Partnerships - The students and I called on a whole raft of connections to partner each project with a project partner or mentor. Mentors include Previously Unavailable who have taken in Ria as an intern (her project is focused on her becoming an Innovation Coach). Mia is working with Changing Minds' Tamara Waugh to help develop her online platform supporting teen mental health. Whilst this has been time consuming, establishing these connections is what seems to elevate the projects beyond "school projects" into something way more authentic. It also teaches students to be accountable - a super important skill to develop!

And alas this is about where I got to with them (as I just finished up at end of Term Two to head to my new role at Albany Senior). So whilst I have planned the rest of the year, I won't be there to see them move into lean startup phase and on to preparation for showtime at the beginning of Term Four.

The Innovation Road Trip
However before I left I did manage to take them on an awesome Innovation Road Trip. The intention of this was to show them aspects of the innovation pipeline or ecosystem we are now seeing evolve in Auckland Central. I firmly believe student need to see these spaces in order to see themselves in them. 

We began the day at University of Auckland's new Unleash Space which positions itself as an interdisciplinary Innovation Hub available to all Auckland Uni students. The space is part makerspace and part student start up co-working space. If you want to see an awesomely set up makerspace, then you need to visit! Also it was great to see students just a little older than ours being supported through their own Innovation Projects. 

We then visited Generator on Madden St and the Mason Bros to see what I refer to as the "enterprise" end of the co-working, entrepreneurship and innovation pipeline. Hugely inspiring to see where innovation projects and entrepreneurship could take them.
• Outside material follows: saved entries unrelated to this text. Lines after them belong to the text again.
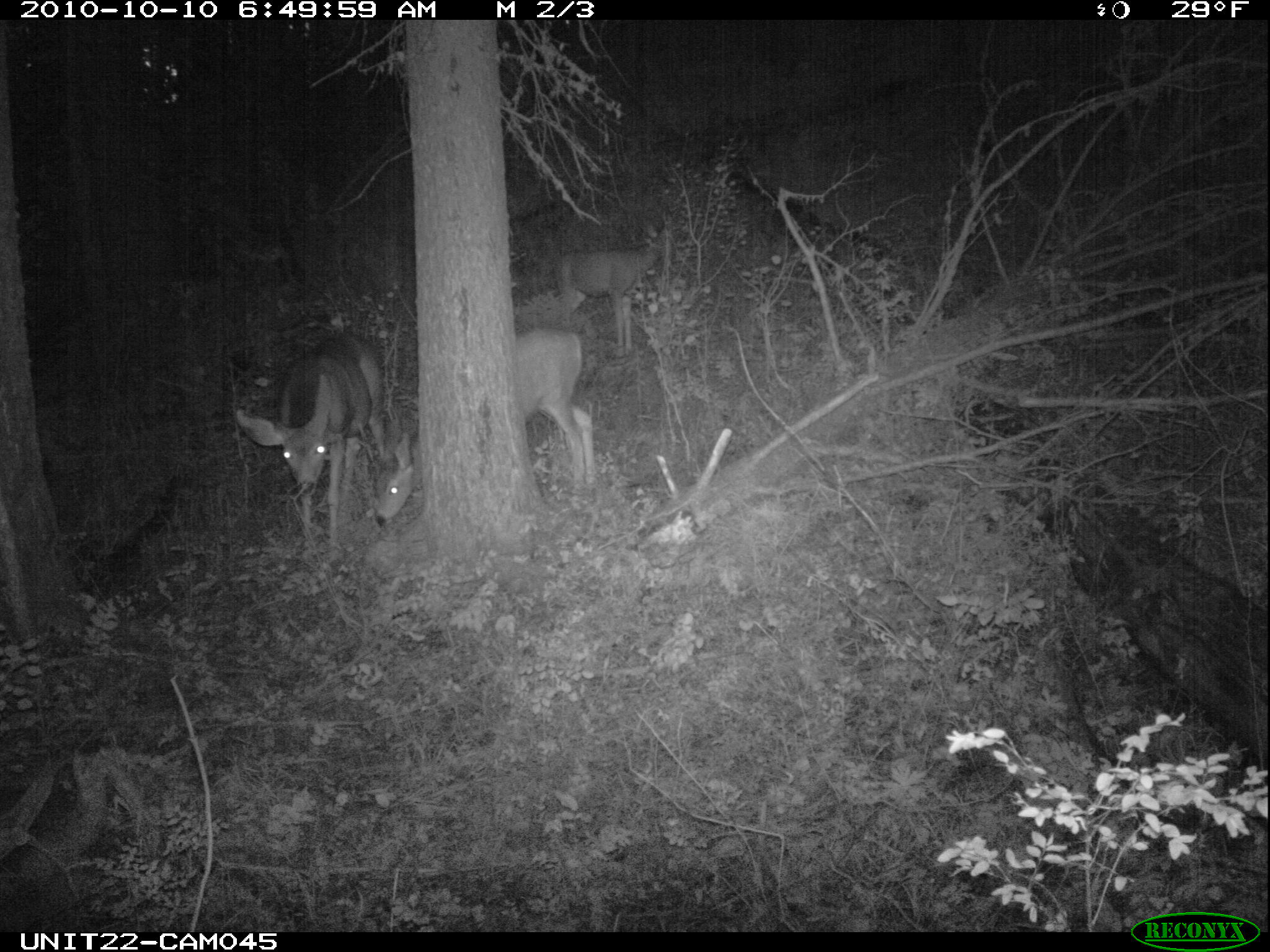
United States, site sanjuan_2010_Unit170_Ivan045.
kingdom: Animalia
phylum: Chordata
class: Mammalia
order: Artiodactyla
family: Cervidae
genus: Odocoileus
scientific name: Odocoileus hemionus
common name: mule deer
Odocoileus hemionus (mule deer).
We then rounded out the day with a tour and series of talks at GridAKL's Startup Hub which represents a potentially more entry (and expansion) level of that innovation pipeline or ecosystem. A number of GridAKL residents shared their stories and insights and it was awesome to here what they had learned in projects being echoed, i.e. hold ideas lightly, really explore the issue and needs of the customer, user or client and learn to be agile and adaptive in your planning. 

So there you go. 

It is most definitely was a prototype and is most definitely is still a work in progress. I do however already see some real success and believe there is real power in developing genuine learner agency by arming students with frameworks, tools and protocols and then giving them plenty of time to try and fail and try again. I am going to miss my Hatchery students dearly but I know I will keep in touch with many and I also know I will have many opportunities to get amongst projects in my new role as Principal at Albany Senior High School, who in many ways I see as the home of Impact Projects in NZ. Freakin' pinching myself!